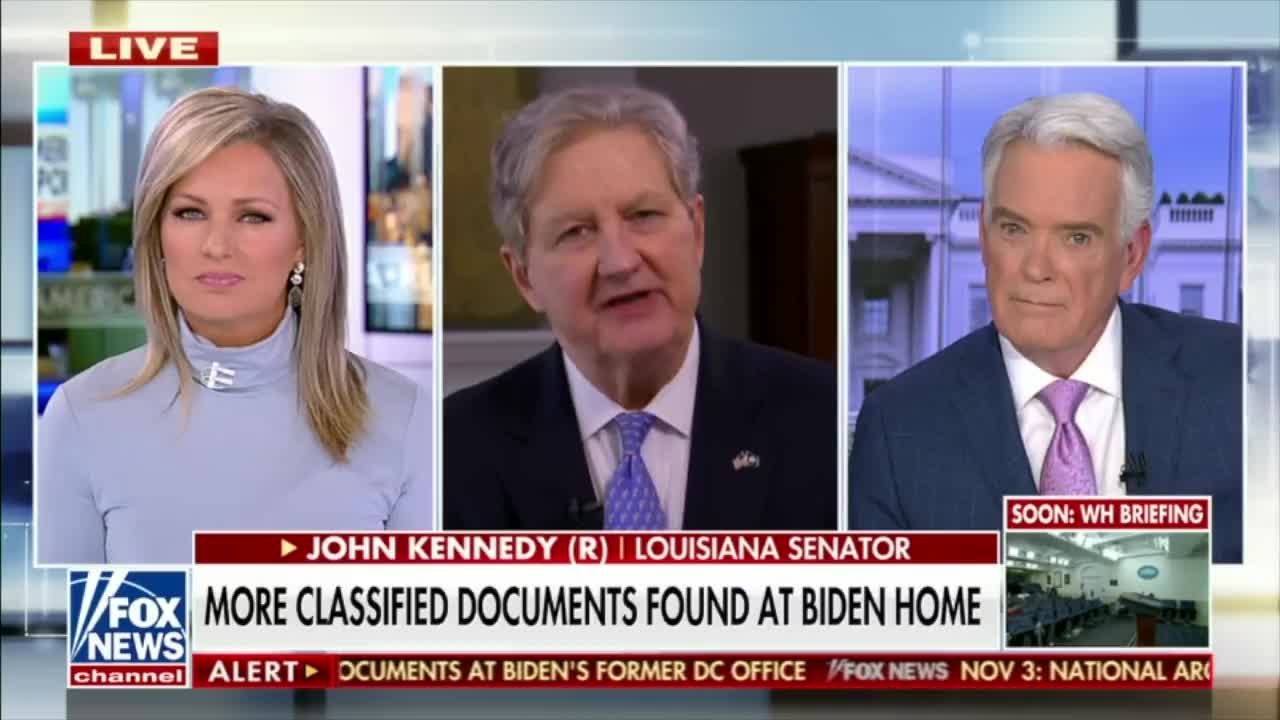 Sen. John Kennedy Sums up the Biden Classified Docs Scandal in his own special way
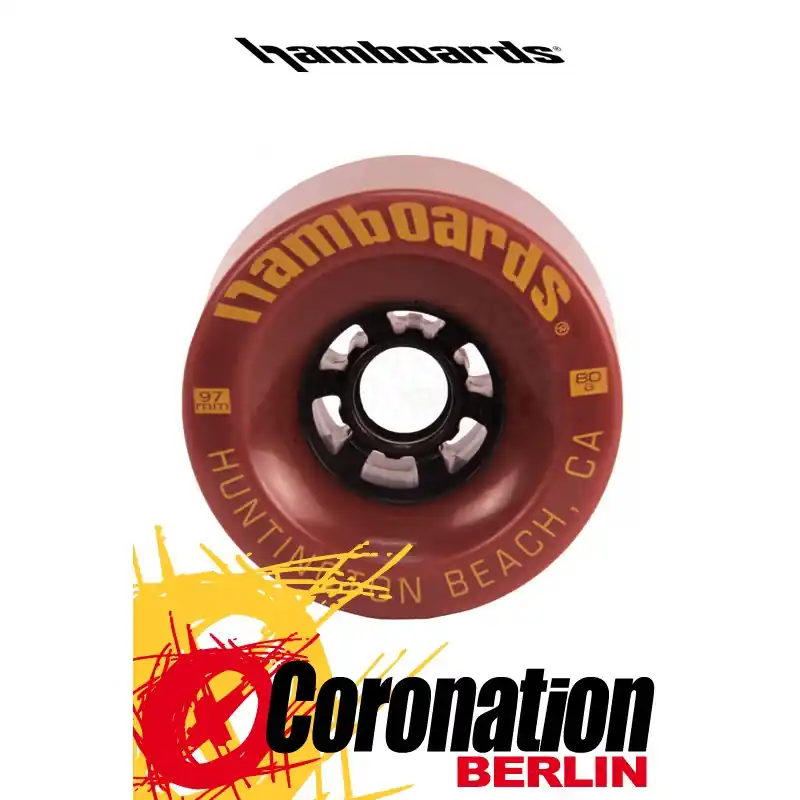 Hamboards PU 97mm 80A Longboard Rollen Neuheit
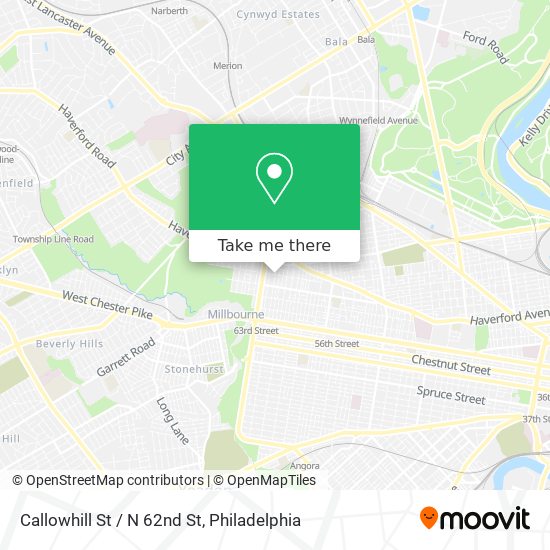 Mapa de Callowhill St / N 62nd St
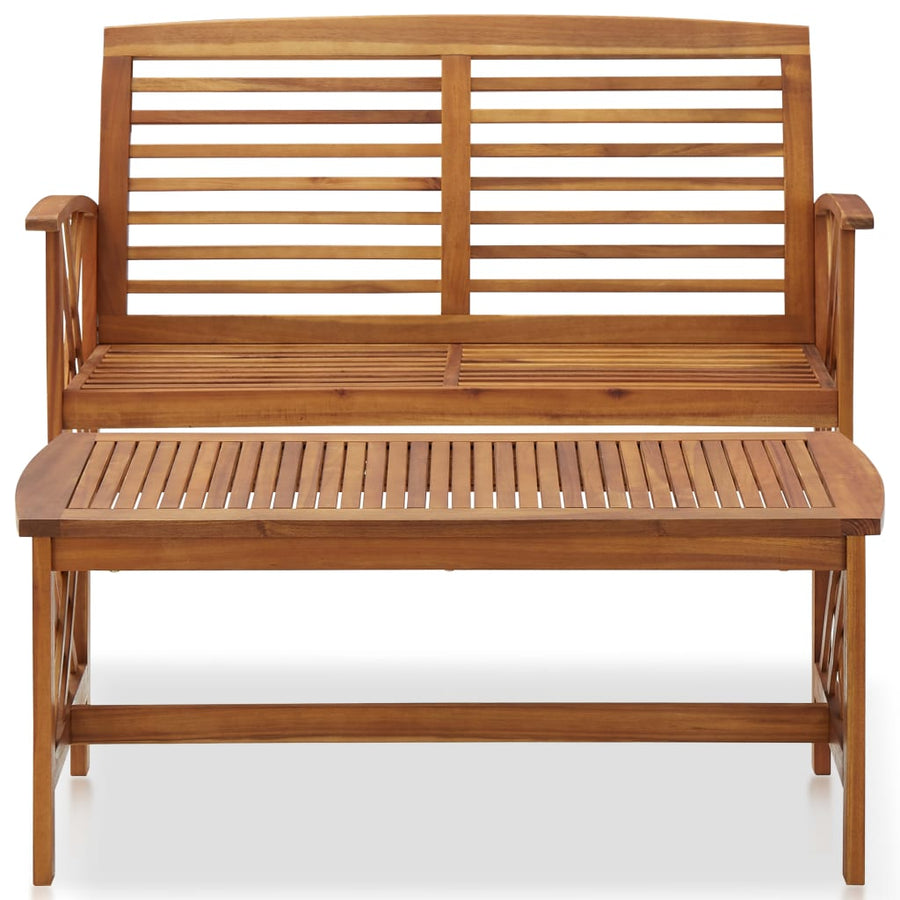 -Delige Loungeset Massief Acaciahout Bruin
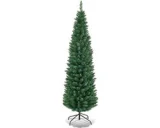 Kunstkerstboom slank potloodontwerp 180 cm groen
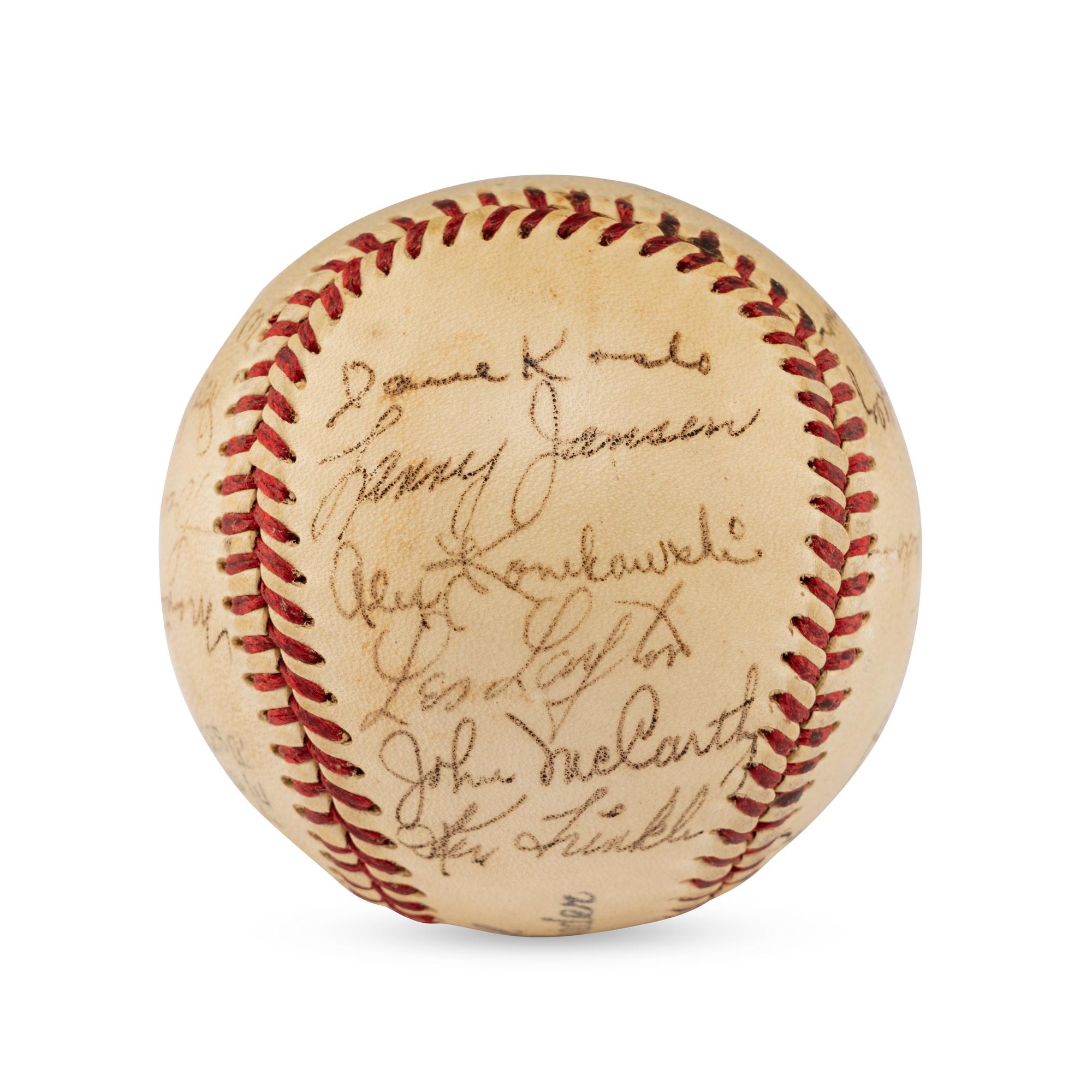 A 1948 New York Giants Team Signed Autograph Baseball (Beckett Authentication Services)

━━━━━━━━

### Task statement
Although the records contain pictures, transcribe only their text, exactly as written.

### Exercise output
 Sen. John Kennedy Sums up the Biden Classified Docs Scandal in his own special way
 Hamboards PU 97mm 80A Longboard Rollen Neuheit
 Mapa de Callowhill St / N 62nd St
 -Delige Loungeset Massief Acaciahout Bruin
 Kunstkerstboom slank potloodontwerp 180 cm groen
 A 1948 New York Giants Team Signed Autograph Baseball (Beckett Authentication Services)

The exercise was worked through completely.